Mr Boff says the bill could soar if big businesses are not secured to take over after 2012. “Don’t let this be a burden for the next 20 years on the taxpayers of both Hackney and London just to realise somebody’s dream,” he said.

“What is important is that we fill the centre with industries that provide employment, but you can’t exclude the option of demolition.”

Under the terms of its planning consent, the IBC will have to be pulled down if it fails to find suitable tenants or buyers by 2017.

Mr Boff says the structure – once touted as a future home for the BBC, ITV or Sky – may prove difficult to promote. “I like to call it a shed,” he said, “one big shed that isn’t desperately well-designed.

“The pillars are too close together, it won’t have any heating in there, it isn’t particularly good for public transport. It is massive and there has not been any significant interest in advance.

“The fact of the matter is that the ODA hasn’t developed the legacy Hackney thought it was buying into.”

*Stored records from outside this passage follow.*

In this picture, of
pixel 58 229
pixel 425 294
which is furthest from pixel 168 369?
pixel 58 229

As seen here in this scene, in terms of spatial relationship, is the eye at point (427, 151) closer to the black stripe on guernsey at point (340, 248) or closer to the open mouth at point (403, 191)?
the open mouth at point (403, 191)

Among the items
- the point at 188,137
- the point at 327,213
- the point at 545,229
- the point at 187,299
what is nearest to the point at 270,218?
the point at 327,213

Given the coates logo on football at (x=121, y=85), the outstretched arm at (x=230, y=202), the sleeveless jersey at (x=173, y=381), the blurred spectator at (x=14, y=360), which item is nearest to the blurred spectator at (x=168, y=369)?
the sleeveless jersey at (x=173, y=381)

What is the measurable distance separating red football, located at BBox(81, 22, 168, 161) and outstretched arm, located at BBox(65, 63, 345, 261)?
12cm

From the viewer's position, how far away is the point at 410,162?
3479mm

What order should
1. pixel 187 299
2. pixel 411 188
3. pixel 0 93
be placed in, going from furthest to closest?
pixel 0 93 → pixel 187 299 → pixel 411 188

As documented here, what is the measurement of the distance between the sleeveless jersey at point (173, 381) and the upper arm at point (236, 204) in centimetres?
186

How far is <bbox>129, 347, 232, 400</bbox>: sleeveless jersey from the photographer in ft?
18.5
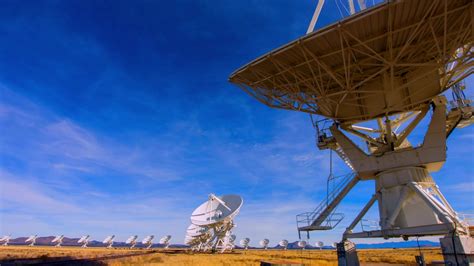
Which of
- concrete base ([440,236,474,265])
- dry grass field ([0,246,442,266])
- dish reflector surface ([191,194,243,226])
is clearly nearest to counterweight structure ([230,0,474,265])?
concrete base ([440,236,474,265])

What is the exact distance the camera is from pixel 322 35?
1216 centimetres

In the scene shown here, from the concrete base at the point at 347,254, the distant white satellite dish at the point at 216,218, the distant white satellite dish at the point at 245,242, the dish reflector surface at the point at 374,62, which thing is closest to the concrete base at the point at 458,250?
the concrete base at the point at 347,254

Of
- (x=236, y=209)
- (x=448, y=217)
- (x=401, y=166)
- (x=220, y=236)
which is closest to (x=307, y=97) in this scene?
(x=401, y=166)

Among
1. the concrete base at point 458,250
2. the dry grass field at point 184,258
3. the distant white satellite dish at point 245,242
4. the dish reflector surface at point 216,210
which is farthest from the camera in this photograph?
the distant white satellite dish at point 245,242

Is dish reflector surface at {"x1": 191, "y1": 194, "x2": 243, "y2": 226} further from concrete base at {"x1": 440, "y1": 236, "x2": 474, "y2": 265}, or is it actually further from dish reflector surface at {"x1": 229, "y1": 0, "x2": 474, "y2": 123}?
concrete base at {"x1": 440, "y1": 236, "x2": 474, "y2": 265}

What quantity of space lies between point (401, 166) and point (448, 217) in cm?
306

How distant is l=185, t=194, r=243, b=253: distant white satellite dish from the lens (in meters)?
37.0

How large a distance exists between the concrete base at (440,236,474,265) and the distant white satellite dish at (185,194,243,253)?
2594 cm

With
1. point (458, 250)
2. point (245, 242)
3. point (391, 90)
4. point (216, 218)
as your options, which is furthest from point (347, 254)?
point (245, 242)

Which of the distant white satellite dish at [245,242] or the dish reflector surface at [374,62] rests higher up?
the dish reflector surface at [374,62]

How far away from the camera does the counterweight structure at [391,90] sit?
1156 cm

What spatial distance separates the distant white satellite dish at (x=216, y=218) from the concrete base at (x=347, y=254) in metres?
22.0

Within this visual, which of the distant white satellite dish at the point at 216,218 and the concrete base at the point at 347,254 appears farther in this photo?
the distant white satellite dish at the point at 216,218

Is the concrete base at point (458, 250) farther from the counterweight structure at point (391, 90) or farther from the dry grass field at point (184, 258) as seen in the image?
the dry grass field at point (184, 258)
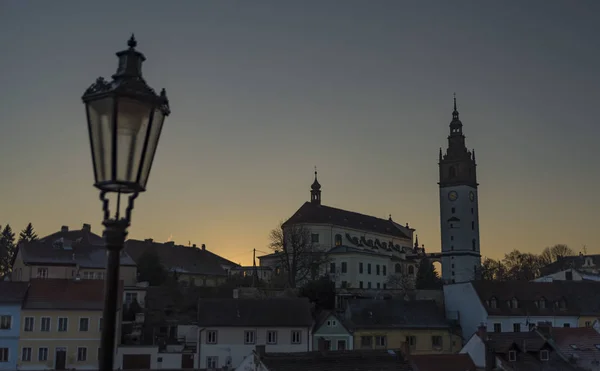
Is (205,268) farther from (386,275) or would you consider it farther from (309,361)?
(309,361)

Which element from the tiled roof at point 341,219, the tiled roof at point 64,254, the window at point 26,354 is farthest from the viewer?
the tiled roof at point 341,219

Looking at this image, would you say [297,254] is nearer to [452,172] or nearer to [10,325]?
[452,172]

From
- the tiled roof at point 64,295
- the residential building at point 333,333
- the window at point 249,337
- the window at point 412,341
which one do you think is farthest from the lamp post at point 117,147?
the window at point 412,341

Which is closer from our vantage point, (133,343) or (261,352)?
(261,352)

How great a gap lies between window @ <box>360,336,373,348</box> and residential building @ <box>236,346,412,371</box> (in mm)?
19751

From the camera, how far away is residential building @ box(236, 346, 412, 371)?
116 ft

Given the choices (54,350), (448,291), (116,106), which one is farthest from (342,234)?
(116,106)

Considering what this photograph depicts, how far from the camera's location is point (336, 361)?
119 ft

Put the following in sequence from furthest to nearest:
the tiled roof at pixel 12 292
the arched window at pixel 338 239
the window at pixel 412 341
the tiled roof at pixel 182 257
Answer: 1. the arched window at pixel 338 239
2. the tiled roof at pixel 182 257
3. the window at pixel 412 341
4. the tiled roof at pixel 12 292

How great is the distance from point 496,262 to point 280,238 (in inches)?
2391

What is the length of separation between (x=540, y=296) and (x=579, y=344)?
20.5 metres

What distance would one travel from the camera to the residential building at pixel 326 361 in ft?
116

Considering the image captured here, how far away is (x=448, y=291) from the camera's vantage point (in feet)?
226

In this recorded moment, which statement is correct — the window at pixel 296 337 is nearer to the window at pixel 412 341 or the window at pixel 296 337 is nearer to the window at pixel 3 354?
the window at pixel 412 341
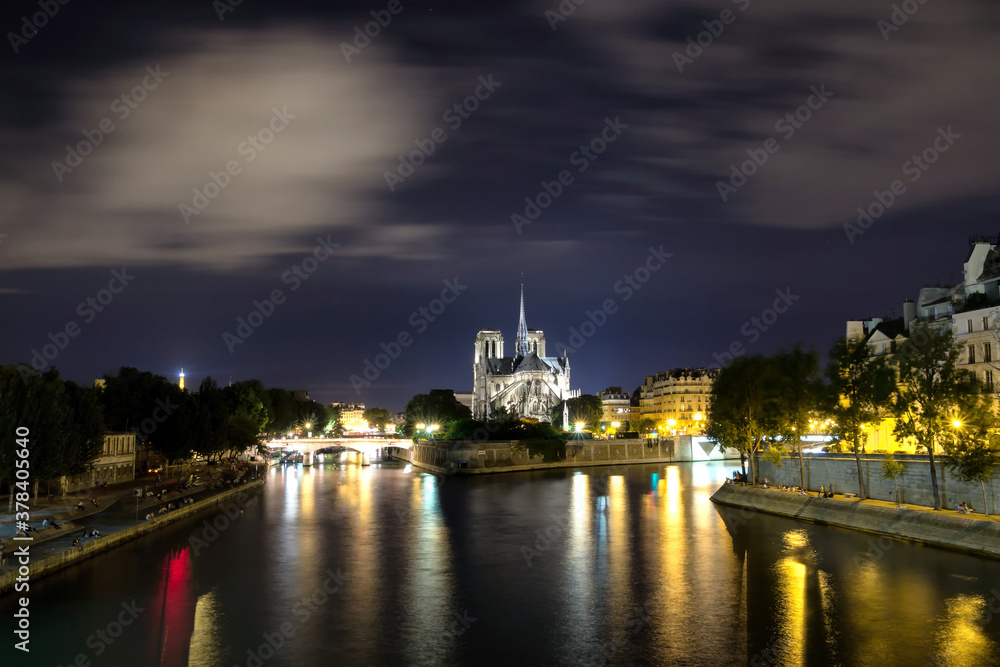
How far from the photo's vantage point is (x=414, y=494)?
68.2 metres

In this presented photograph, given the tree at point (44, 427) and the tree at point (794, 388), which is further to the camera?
the tree at point (794, 388)

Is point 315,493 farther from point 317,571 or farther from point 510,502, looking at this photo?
point 317,571

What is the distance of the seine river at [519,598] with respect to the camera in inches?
866

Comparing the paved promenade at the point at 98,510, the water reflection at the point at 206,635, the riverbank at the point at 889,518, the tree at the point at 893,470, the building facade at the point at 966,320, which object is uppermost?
the building facade at the point at 966,320

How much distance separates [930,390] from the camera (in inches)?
1380

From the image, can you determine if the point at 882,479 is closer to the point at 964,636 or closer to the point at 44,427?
the point at 964,636

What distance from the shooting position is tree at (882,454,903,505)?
37.4 meters

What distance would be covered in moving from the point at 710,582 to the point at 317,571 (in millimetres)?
15386

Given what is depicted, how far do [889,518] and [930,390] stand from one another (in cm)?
626
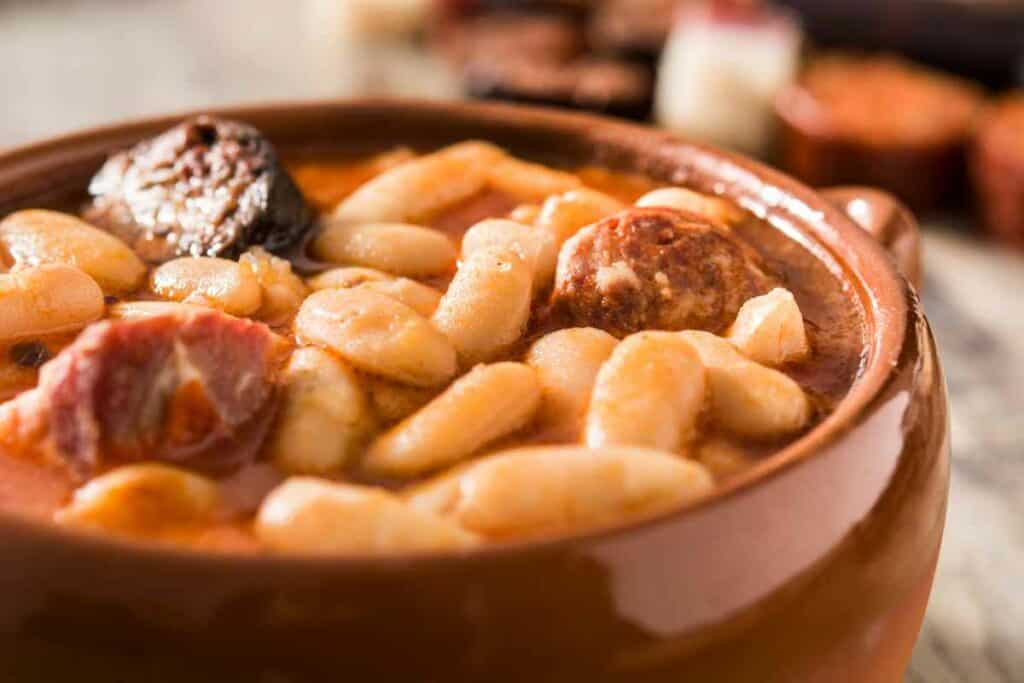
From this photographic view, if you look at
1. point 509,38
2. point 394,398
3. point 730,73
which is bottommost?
point 509,38

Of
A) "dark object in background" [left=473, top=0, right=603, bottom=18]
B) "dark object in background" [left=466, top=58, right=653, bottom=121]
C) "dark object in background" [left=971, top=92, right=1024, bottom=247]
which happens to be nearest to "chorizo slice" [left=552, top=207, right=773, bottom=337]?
"dark object in background" [left=971, top=92, right=1024, bottom=247]

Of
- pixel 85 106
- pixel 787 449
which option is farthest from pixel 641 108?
pixel 787 449

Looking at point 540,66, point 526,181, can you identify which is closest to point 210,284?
point 526,181

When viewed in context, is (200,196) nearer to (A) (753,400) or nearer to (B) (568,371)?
(B) (568,371)

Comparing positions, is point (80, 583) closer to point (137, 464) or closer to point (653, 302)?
point (137, 464)

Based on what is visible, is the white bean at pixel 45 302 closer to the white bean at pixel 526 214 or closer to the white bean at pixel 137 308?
the white bean at pixel 137 308

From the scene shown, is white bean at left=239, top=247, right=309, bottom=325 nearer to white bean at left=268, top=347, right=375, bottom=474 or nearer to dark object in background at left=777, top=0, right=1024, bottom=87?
white bean at left=268, top=347, right=375, bottom=474

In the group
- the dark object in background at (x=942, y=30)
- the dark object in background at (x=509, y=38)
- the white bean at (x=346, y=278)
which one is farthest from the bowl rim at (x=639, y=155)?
the dark object in background at (x=942, y=30)
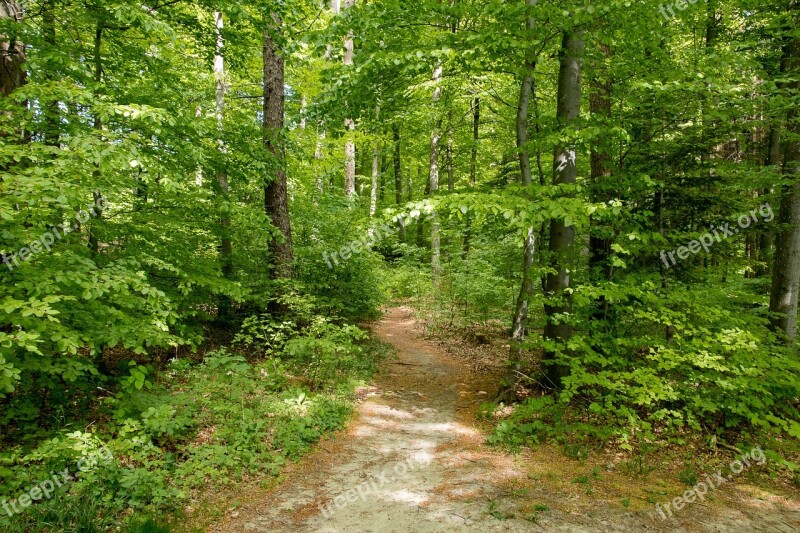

IBC/MPC will provide 84,000 square metres of business space once the expected 20,000 broadcasters, photographers and journalists – communicating to an audience of four billion – leave after the three-week extravaganza

A spokesman for The Olympic Park Legacy Company, which is launching a marketing push later this month, said: “There has been early interest in the legacy use of the buildings from a range of sectors including media, creative, retail, education, sports activity, culture and office use.”

A spokesman for the ODA (Olympic Delivery Authority) said it had always stated there would be no white elephants left after the Games.

Future occupants could make changes, developers say.

Hackney Council’s is hoping creative industries will move in and provide 5,000 jobs.

A council spokeswoman said the IBC/MPC offered an “unprecedented opportunity to create a new employment hub in Hackney Wick” and that it was too early to suggest “extreme measures” including demolition.